## Required work:
Please copy out the text of the data below word for word, leaving out the pictures.

■ ■ ■ ■

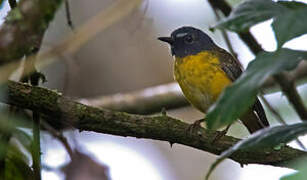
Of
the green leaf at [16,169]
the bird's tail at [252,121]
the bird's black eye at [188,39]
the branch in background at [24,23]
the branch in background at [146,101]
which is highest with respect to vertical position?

■ ■ ■ ■

## Final result:
Of
the green leaf at [16,169]
the bird's tail at [252,121]
the bird's black eye at [188,39]
the branch in background at [24,23]
the branch in background at [146,101]
which is highest with respect to vertical position?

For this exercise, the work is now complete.